I've known for a while now, that I'm going straight to hell.... a fact that never bothered me, till I actually found myself there, and now I'm scrabbling like a demented missionary in search of good deeds to inflict on unsuspecting friends, family members, and the general public in the forlorn hope that it will make up for all my lapses over the past 38 years, and save me from the hideous fate that will otherwise befall me.
New Year's at the Bandra gym (if you have visions of sweaty catholics weighed down by crosses as they perform unspeakable calisthenics, it's gymkhana, otherwise known to the English speaking world as a club). A slice of catholic hell of unsurpassed proportions, our distress rendered even more poignant given the hostess with the mostess we left behind and an inanely well marinated idiot at our table. I have spent many a new year in this city, in many a bizarre manner; on an obscenely bejeweled, shiny tanga, gatecrashing a stranger's very cool terrace party, blithely unaware of wardrobe malfunctions at Bombay gym (though I did wonder why i was so popular...!), in harmonious, reflective peace with a best friend on the crumbling stone walls edging the sea at Navy Nagar, getting pitzily stupid watching DD at home, giggling through a blackout at the President, being restrained from hurling myself into a pool......... I even have hazy memories of the Catholic gym at Marine Drive (I think?) coerced into the dastardly birdy dance with a floor full of morons.
But never, NEVER have I been subject to the utter misery that was New Year's at Bandra gym. The sight of mandatory appallingly dressed macs (always a handy way to alleviate boredom) jiving their guilt ridden hearts out (the fool at our table insisted that jiving is very difficult and is possible only with mac jeans. Given his abilities on the dance floor... {an event that cause the rest of us to rapidly distance ourselves}, paled when the band ran way as the President of the club deemed this year critical enough for a speech, only to return to the likes of Inglebert Humperdink and a floor choc full of mechanically gliding couples, who I swear were muttering 'one two three, one two three' under their breaths, which carried on interminably.

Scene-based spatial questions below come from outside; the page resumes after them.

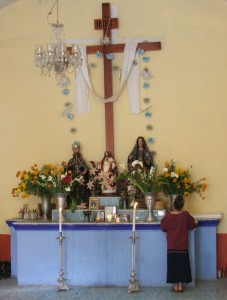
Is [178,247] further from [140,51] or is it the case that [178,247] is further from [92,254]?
[140,51]

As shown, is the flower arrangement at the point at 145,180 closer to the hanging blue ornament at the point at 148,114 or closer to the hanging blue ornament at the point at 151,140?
the hanging blue ornament at the point at 151,140

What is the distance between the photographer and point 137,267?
27.1 feet

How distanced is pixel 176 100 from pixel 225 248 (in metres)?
2.38

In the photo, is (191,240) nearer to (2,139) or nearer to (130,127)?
(130,127)

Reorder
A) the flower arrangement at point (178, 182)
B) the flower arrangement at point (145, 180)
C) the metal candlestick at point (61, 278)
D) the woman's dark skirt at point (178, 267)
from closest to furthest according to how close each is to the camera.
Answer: the woman's dark skirt at point (178, 267), the metal candlestick at point (61, 278), the flower arrangement at point (145, 180), the flower arrangement at point (178, 182)

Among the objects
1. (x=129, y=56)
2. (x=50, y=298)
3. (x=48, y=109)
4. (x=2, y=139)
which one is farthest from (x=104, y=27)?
(x=50, y=298)

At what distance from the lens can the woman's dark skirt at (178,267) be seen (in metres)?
7.79

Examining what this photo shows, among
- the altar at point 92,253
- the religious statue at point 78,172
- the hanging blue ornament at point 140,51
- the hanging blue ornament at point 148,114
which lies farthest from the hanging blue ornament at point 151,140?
the altar at point 92,253

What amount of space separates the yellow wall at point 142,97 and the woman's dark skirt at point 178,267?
5.23ft

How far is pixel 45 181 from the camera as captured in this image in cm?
900

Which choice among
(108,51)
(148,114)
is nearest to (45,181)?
(148,114)

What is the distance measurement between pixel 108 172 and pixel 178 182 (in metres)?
1.08

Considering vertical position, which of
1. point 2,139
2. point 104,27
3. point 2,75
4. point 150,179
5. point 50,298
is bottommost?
point 50,298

Utterly defeated, Sarolta and I got romantic on the dance floor, which might have encouraged the band to lapse into a horribly laid back reggae tempo, leaving us flopping about the floor (tennis courts on an ordinary day) in vain, like washed out, inappropriately dressed Rastafarians (actually, it was the others that let us down - Csikoskar and I were rather in character...) in a submissive dance to the great God of joints. Naturally, the minute we managed to beg a ride back, the music turned to a more festive imitation of a conga! Typical!
Thank God for sinfully dark chocolate brownies, an encore pole dance and the indefatigable Bhraman mahilas!